Tuesday, June 30, 2009

My First Time

My First Time

By Pat Cunningham

No, not that first time. (Made ya look, though, didn’t I? Ha ha!) I’m talking about my first sale of a romance story to a romance publisher. “Coyote Moon” will be available shortly from epublisher Siren/BookStrand. Since my other story sales were all to SF/fantasy markets, this means I’ve successfully crossed over into another genre.

Well, crossed over, at any rate. We’ll find out how successful I was once the reviews start coming in.

To be fair, I cheated. It’s a paranormal (shape-shifters), so there are strong fantasy elements, which kept me well within my comfort zone. It’s a comedy – again, something I’m no stranger to. I had a ball writing the dialogue, but for me dialogue’s the fun part.

Switching focus from a plot-driven adventure to the developing relationship between two people – okay, you got me. That was the tricky part. Still locked in action/adventure mode, I tend to run with the plot and forget the relationship. I need to slow down and give these people a chance to get to know each other. Half the time I have to go back and shoehorn in the sex scene. That’s not how you write a romance, much less keep your characters happy.

So, what have I learned from my foray into a brand-new genre? I love humor and snappy repartee. I should probably focus on romcoms. I need to add more sensory detail. I use variations of “was” far too often. (The editor highlighted every one of them in the manuscript. Yikes! Passive voice was rampant. See what I mean?)

Best of all, I’ve added a new form of writing to my resume. Now I can get rejected in science fiction, fantasy, and romance. Tomorrow, the world.

How long will I swim in my new pool? Depends on how long the paranormal trend stays healthy. I’ve got all sorts of ideas. My current WIP involves a werewolf paired with a witch (she’s a vegetarian – hilarity ensues) to solve a murder mystery. Great, now I’m doing mysteries. Genre number four.

The important thing is to learn the rules, keep them in mind, and treat the material with respect, regardless of the genre(s). With luck and lots of practice, you’re bound to produce a tale that people will read from end to end and find entertaining enough to thank you afterwards. That works no matter what genre you write in.

Saturday, June 6, 2009

Party, Party

Fans of Regency romance will know that when a society hostess had her ball or party voted a shocking squeeze or a sad crush, that she had received the ultimate accolade.
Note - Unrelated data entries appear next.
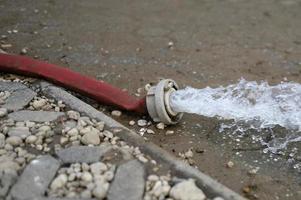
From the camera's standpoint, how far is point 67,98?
3121 mm

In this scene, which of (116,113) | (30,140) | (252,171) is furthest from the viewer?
(116,113)

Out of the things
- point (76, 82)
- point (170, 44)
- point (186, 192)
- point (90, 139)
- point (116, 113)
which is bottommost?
point (170, 44)

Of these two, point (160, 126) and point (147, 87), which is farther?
point (147, 87)

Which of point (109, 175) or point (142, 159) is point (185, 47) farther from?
point (109, 175)

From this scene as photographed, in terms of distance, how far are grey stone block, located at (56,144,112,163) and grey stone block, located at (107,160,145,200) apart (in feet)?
0.55

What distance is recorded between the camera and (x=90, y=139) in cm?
265

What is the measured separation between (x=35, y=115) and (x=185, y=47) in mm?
1758

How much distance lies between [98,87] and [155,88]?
0.45 m

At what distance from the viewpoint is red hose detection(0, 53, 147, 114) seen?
10.3 feet

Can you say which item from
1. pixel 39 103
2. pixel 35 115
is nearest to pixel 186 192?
pixel 35 115

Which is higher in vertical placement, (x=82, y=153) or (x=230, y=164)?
(x=82, y=153)

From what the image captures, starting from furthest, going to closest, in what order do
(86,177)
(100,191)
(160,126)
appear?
(160,126) → (86,177) → (100,191)

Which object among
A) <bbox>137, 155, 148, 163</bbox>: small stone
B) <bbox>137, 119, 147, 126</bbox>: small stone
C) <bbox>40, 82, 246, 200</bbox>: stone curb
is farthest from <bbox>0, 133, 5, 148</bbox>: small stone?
<bbox>137, 119, 147, 126</bbox>: small stone

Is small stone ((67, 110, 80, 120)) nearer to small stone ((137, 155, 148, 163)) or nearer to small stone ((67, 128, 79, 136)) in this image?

In Regency terms the Romantic Novelists' Association summer party, which took place last month, came very close. The lovely library at the Institute of Mechanical Engineers, which overlooks St James' Park in London, was packed with authors, and people from the publishing world, all celebrating the start of summer (We live in hope) and the achievement of a group of new authors from amongst the RNA membership who had achieved publication during 2008/09 and were in line for the Joan Hessayon award for the best new novel - including TM's own Helen, who was there amongst the finalists for her debut novel The Magic Knot.

Sadly Helen didn't win, that honour went to Allie Spencer with her legal rom-com Tug of Love, from Little Black Dress, but we had a good time celebrating her place in the final and drinking champagne even so -

The picture gives you an idea of what the room looked like - that's Helen in black and white in the middle. The room was so packed that my attempts to get a photo of the line up when the prize was announced are too full of the backs of other people's heads to be usable. I have to thank a tall gentleman, standing on a chair, for this one. He was doing a brisk trade as people handed him their cameras.
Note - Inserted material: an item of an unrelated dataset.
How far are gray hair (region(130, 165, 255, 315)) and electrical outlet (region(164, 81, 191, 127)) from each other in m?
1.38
Also unveiled at the party was the anthology of romantic short stories. Loves Me, Loves Me Not which celebrates the 50th anniversary of the RNA next year.
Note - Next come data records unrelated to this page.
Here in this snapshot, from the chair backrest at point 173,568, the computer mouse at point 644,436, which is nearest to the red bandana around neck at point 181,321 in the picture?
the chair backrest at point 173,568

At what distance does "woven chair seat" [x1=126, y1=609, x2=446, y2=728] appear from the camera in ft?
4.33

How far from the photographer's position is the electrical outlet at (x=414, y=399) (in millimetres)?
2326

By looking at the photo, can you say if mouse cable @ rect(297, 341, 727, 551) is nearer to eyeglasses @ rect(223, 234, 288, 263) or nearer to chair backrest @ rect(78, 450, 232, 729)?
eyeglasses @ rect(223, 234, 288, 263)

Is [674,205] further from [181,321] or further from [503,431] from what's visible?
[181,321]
Published by MIRA, in hardback in the autumn and paperback in spring 2010, it has a lovely cover and an even better contents. With a foreword by Katie Fforde - the new Chair of the RNA for its celebration year- and an afterword by Jill Mansell, it has stories from Nicola Cornick, Rosemary Laurie, Carole Matthews and a host of others. A real chance to sample the talent of the RNA across the board, to read in a genre you don't usually pick up and maybe find out a few new names to try. Makes a good gift too for Xmas or Mother's day.

A great time was had by all - and many congratulations to Helen for being in that very special line up - even if I don't have a picture.